→ **FRAGMENTO DEL TEXTO**
==========
En este sentido, el humor logra «redimensionarnos», tanto a nosotros como a los demás. Sobre las ruinas del andamiaje heroico germina la humildad y la confianza. La primera despeja el terreno de cualquier presunción y nos permite caminar en la verdad, nos invita a «fortalecernos en el Señor y en su fuerza poderosa» (Ef 6,10), y recuerda «a los ancianos que el mundo no termina con ellos y a los jóvenes que el mundo no comienza con ellos» (Papa Juan XXIII, Amare la terra col cielo nel cuore, Gribaudi, Turín 1972, 176). La confianza nos impulsa hacia delante, nos hace intrépidos, nos convierte en protagonistas de historias, nos abre la puerta al amor de los demás.
Se entiende, entonces, que el humor cristiano es un nuevo modo de ser y de sentir: convierte el pesimismo en audacia, el desprecio en piedad, la intolerancia al límite en fecunda aceptación. Esta novedad bienhechora deriva del hecho de que, en la perspectiva del humor, la existencia y los acontecimientos adquieren sentido y valor no en sí mismos, sino en Dios, que «sabe cómo estamos hechos; tiene presente que somos polvo» (Sal 103,14). Aislada de la redención de Cristo, la realidad humana horroriza, pues es prisionera del mal, de lo banal, del hastío, de la desesperación. «Innumerables son las cosas espantosas, pero nada hay más espantoso que el hombre», afirma Sófocles en Antígona. ¿El hombre? «Un miserable comediante, que se pavonea y se agita en el escenario y del que nunca se vuelve a hablar» (Shakespeare, Macbeth, Acto V, Escena V); un «átomo irrisorio, perdido en el cosmos inerte e ilimitado […], sin sentido ni propósito» (J. Rostand, L’homme, París 1962, 173). ¿La vida humana? Un camino en el que nos topamos con «ladrones, espectros, gigantes, viejos, jóvenes, mujeres, viudas, hermanos adúlteros. Pero siempre nos encontramos con nosotros mismos» (J. Joyce, Ulisse, Mondadori, Milano 1960, 289).
==========
→ **INSTRUCCIONES**
a) Responde brevemente a estas preguntas sobre el fragmento acerca del humor cristiano:
(i) ¿Qué dos cosas germinan sobre las ruinas del andamiaje heroico?
(ii) ¿En qué convierte el humor cristiano el desprecio?
(iii) ¿En qué obra afirma Sófocles que nada hay más espantoso que el hombre?
b) ¿Puedes reproducir literalmente el pasaje del fragmento sobre el humor cristiano que va desde "En este sentido, el" hasta "de los demás.", ambos incluidos?
==========
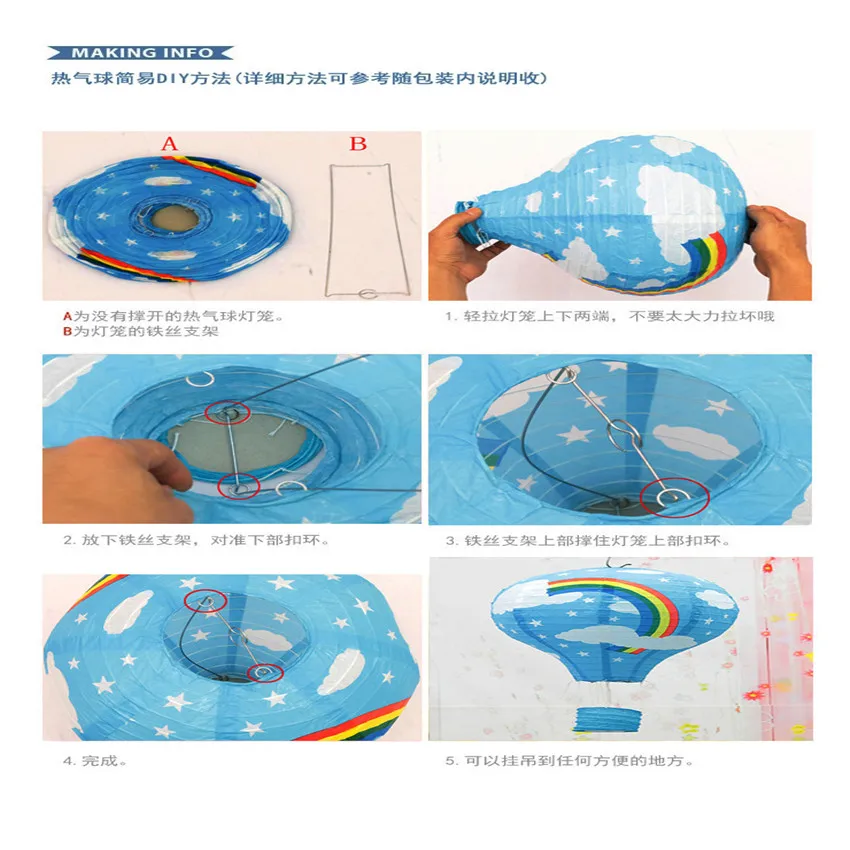 MAKING INFO

热气球简易DIY方法(详细方法可参考随包装内说明收)

A

B

A为没有撑开的热气球灯笼。
B为灯笼的铁丝支架

1. 轻拉灯笼上下两端，不要太大力拉坏哦

2. 放下铁丝支架，对准下部扣环。

3. 铁丝支架上部撑住灯笼上部扣环。

4. 完成。

5. 可以挂吊到任何方便的地方。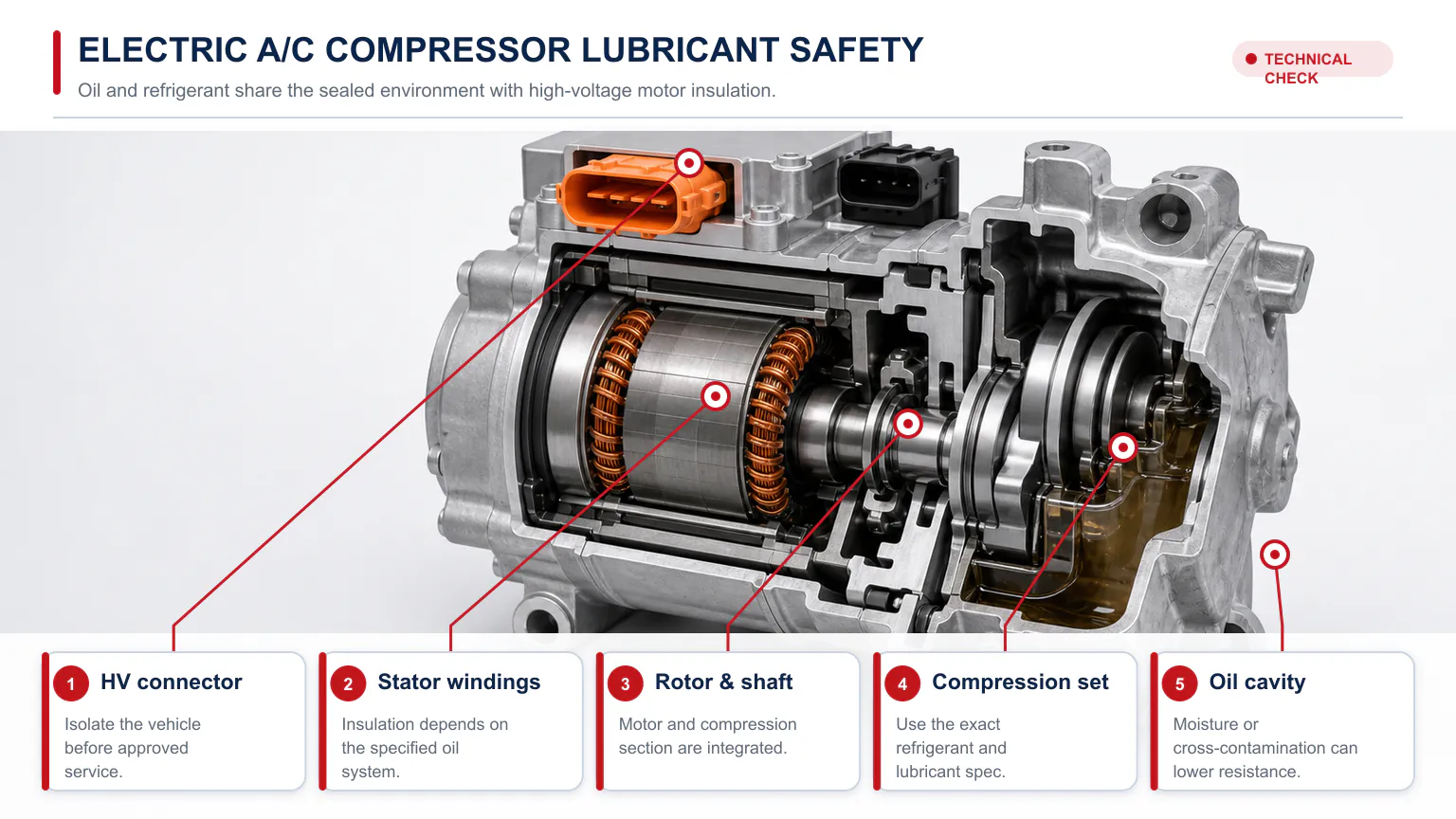 ELECTRIC A/C COMPRESSOR LUBRICANT SAFETY

Oil and refrigerant share the sealed environment with high-voltage motor insulation.

TECHNICAL CHECK

1 HV connector
Isolate the vehicle before approved service.

2 Stator windings
Insulation depends on the specified oil system.

3 Rotor & shaft
Motor and compression section are integrated.

4 Compression set
Use the exact refrigerant and lubricant spec.

5 Oil cavity
Moisture or cross-contamination can lower resistance.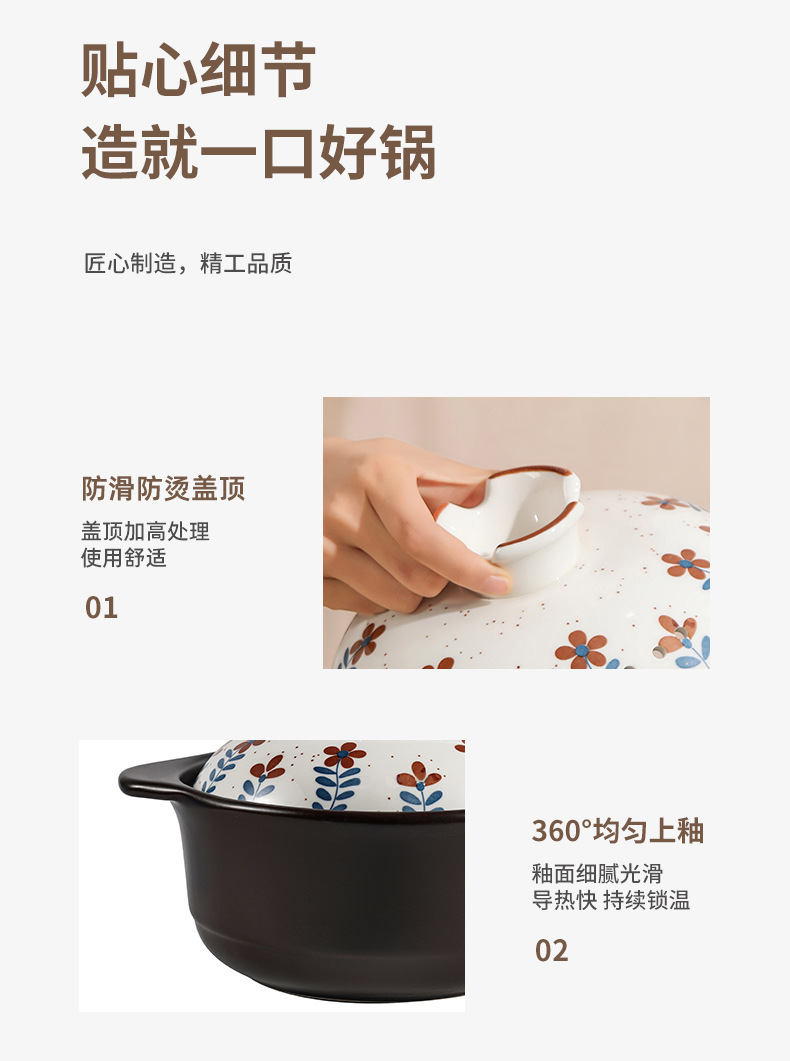 贴心细节
造就一口好锅

匠心制造，精工品质

防滑防烫盖顶

盖顶加高处理
使用舒适

01

360°均匀上釉

釉面细腻光滑
导热快 持续锁温

02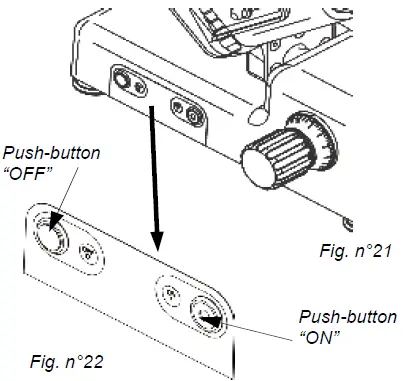 Push-button "OFF"

Fig. n°21

Push-button "ON"

Fig. n°22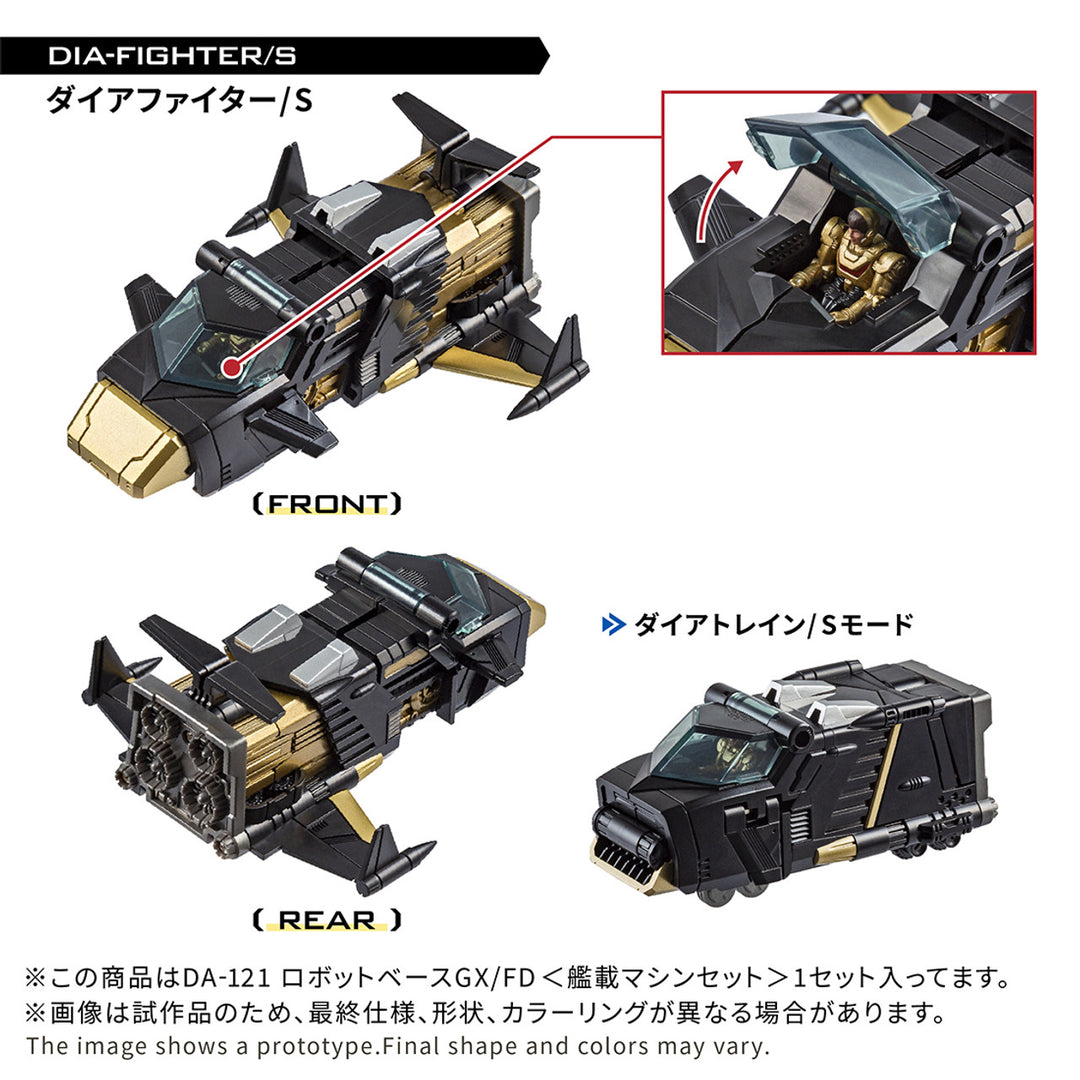 DIA-FIGHTER/S
ダイアファイター/S

(FRONT)

(REAR)

ダイアトレイン/Sモード

※この商品はDA-121 ロボットベースGX/FD＜艦載マシンセット＞1セット入ってます。
※画像は試作品のため、最終仕様、形状、カラーリングが異なる場合があります。
The image shows a prototype.Final shape and colors may vary.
==========
→ **RESPUESTAS**
a)
(i) La humildad y la confianza.
(ii) En piedad.
(iii) En Antígona.

b)
En este sentido, el humor logra «redimensionarnos», tanto a nosotros como a los demás. Sobre las ruinas del andamiaje heroico germina la humildad y la confianza. La primera despeja el terreno de cualquier presunción y nos permite caminar en la verdad, nos invita a «fortalecernos en el Señor y en su fuerza poderosa» (Ef 6,10), y recuerda «a los ancianos que el mundo no termina con ellos y a los jóvenes que el mundo no comienza con ellos» (Papa Juan XXIII, Amare la terra col cielo nel cuore, Gribaudi, Turín 1972, 176). La confianza nos impulsa hacia delante, nos hace intrépidos, nos convierte en protagonistas de historias, nos abre la puerta al amor de los demás.